こうして光海君の王位は磐石のように思われたが、その果てに待ち受けていたのは、皮肉にも逆の結果であった。血塗られた粛清は多数の政敵を生み出してしまったのだ。

政治的な視野から見れば、光海君は戦火によって荒廃した大地の再生と、民の安寧を目指し、努力を重ねていた。北方の異民族国家、後金との緊張した関係にも彼は巧みな外交術を繰り出し、成功を収めていた。

しかし、光海君の側近たちが世間の非難の矛先に立たされると、彼は兄弟を殺した悲劇が再び取り沙汰された。結局、光海君を王の座から引きずり下ろす動きが急速に勢いを増していった。

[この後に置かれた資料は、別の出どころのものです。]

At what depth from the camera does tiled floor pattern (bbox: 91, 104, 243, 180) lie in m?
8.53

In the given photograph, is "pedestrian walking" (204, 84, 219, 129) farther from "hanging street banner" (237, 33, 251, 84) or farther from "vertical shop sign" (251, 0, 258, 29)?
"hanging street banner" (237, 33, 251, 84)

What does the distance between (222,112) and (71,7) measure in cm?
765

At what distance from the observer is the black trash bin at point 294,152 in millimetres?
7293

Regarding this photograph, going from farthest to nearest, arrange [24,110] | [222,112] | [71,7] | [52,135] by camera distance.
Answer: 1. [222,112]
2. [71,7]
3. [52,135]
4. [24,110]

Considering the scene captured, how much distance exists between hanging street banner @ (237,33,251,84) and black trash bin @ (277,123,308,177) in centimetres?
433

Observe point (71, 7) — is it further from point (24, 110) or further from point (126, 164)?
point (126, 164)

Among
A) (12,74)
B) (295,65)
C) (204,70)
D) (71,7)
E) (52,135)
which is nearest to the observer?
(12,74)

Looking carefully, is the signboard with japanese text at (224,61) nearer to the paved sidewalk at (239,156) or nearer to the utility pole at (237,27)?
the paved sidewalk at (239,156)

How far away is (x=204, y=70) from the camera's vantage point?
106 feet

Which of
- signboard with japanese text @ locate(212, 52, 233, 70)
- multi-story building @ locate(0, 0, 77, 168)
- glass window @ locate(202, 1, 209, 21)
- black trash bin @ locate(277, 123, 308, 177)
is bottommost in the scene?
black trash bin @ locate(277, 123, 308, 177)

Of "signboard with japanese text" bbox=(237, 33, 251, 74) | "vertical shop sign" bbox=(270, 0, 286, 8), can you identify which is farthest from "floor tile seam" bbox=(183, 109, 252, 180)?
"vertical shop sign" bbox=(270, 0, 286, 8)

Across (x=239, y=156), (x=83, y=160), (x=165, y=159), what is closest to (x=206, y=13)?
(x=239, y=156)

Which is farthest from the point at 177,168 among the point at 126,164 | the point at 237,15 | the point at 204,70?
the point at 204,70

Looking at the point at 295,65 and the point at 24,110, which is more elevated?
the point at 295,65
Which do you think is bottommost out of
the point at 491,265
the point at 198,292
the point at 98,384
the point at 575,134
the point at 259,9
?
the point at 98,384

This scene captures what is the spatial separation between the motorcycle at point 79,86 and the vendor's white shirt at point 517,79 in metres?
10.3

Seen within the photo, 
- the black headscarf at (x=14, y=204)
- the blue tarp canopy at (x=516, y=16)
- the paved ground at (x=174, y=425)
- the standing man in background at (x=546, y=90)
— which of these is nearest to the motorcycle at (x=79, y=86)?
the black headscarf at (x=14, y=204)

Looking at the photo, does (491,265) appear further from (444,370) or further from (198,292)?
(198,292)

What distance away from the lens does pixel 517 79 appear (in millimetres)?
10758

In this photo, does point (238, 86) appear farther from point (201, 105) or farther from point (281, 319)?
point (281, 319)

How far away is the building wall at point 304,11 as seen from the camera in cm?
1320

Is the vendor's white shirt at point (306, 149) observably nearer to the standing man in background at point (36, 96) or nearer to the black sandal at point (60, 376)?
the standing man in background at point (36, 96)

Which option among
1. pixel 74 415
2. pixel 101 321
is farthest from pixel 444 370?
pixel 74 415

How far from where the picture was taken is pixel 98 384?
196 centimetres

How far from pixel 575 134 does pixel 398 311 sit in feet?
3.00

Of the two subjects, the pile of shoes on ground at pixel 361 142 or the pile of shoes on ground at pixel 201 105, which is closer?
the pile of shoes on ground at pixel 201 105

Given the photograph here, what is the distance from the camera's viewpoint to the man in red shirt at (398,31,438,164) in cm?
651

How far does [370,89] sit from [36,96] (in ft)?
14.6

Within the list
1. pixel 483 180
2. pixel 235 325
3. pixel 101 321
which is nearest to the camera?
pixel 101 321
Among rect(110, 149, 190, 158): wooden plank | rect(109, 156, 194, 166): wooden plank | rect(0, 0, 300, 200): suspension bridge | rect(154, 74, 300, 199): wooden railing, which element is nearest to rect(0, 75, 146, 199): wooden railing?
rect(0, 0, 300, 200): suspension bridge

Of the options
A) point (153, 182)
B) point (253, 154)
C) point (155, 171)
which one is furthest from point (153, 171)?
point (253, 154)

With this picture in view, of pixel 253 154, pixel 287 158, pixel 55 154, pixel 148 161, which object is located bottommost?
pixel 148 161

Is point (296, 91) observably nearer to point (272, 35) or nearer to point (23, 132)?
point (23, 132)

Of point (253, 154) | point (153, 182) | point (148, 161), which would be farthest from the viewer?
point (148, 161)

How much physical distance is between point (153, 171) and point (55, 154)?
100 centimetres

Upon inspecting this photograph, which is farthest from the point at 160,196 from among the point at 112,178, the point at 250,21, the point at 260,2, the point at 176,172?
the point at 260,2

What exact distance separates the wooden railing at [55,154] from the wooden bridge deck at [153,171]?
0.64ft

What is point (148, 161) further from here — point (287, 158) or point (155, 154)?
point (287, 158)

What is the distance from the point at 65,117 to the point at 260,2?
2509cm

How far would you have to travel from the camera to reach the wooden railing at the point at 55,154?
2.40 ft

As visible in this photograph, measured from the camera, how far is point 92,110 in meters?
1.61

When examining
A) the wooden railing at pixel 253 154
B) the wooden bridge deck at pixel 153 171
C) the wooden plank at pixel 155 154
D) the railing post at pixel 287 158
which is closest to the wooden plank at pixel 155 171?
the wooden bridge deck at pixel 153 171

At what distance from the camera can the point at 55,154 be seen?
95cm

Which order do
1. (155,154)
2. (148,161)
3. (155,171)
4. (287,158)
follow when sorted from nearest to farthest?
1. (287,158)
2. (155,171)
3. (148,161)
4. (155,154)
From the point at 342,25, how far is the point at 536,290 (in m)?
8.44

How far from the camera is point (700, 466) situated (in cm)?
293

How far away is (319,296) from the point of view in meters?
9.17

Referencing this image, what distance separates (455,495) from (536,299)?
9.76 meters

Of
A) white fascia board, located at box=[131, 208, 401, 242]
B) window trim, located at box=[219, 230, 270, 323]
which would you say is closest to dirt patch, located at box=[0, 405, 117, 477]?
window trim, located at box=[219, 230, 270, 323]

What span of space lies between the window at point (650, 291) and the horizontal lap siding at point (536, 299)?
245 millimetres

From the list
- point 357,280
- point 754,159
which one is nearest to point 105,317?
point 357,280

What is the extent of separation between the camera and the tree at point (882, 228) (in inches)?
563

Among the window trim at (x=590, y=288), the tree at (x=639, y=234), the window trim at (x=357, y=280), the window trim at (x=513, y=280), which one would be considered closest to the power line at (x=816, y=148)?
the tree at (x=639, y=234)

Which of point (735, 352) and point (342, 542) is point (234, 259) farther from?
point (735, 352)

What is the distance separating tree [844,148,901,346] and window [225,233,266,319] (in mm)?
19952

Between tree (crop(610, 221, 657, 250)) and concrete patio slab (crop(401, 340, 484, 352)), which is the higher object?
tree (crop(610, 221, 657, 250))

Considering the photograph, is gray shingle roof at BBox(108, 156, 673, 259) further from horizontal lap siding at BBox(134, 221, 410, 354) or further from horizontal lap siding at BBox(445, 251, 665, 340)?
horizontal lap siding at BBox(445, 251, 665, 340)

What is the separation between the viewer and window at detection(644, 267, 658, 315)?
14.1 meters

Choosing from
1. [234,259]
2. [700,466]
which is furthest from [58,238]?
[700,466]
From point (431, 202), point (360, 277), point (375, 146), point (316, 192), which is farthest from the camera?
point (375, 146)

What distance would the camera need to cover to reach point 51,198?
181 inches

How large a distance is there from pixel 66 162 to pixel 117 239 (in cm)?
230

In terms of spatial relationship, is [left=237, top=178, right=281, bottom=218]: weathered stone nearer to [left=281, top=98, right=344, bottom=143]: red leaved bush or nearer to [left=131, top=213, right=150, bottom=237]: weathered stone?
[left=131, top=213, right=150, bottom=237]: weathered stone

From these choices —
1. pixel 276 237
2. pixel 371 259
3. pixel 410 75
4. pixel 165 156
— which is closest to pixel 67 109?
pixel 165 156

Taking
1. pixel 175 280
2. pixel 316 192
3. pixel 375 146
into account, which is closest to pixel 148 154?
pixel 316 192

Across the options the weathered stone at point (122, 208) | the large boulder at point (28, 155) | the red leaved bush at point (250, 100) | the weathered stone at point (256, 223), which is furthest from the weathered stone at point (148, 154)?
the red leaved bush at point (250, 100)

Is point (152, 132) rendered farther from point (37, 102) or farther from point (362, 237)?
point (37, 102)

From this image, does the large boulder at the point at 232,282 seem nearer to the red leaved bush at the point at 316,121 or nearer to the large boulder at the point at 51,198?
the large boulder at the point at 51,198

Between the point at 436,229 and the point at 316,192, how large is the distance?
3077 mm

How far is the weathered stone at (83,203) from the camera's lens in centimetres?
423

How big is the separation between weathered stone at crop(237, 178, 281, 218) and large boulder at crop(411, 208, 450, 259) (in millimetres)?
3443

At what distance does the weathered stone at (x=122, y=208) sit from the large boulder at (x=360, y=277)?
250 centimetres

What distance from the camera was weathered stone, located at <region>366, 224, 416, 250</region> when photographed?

1623年、クーデターによって光海君は宮廷から締め出され、クーデターを主導した仁祖(インジョ)が16代目の王となった。

だが、仁祖の治世は失政の連続であった。特に、外交政策の失敗が重なり、1636年12月には、後金から清に国号を変えた大国が12万の兵力をもって朝鮮半島へ侵攻してきた。仁祖に残された選択肢と言えば、都の郊外にある南漢山城(ナマンサンソン)に籠もり、防備を固めるしかなかった。

『華政(ファジョン)』で光海君に扮したチャ・スンウォン(左)と仁祖を演じたキム・ジェウォン

朝鮮王朝最大の辱め

南漢山城の中では、降伏論と抗戦論が水掛け論のように続き、何の解決も見えず、40日余りが経過した。窮地に立たされた仁祖は、清への全面的な降伏を決断した。しかしながら、清から提示された降伏条件は、想像を絶する屈辱的なものであった。

それは、三田渡(サムチョンド/漢江〔ハンガン〕のほとり)に設けられた場所で、仁祖自身が清の皇帝の前に膝をつき、頭を下げるというものであった。この事実は朝鮮王朝最大の辱めとされ、「三田渡の屈辱」という名で語り継がれていくこととなった。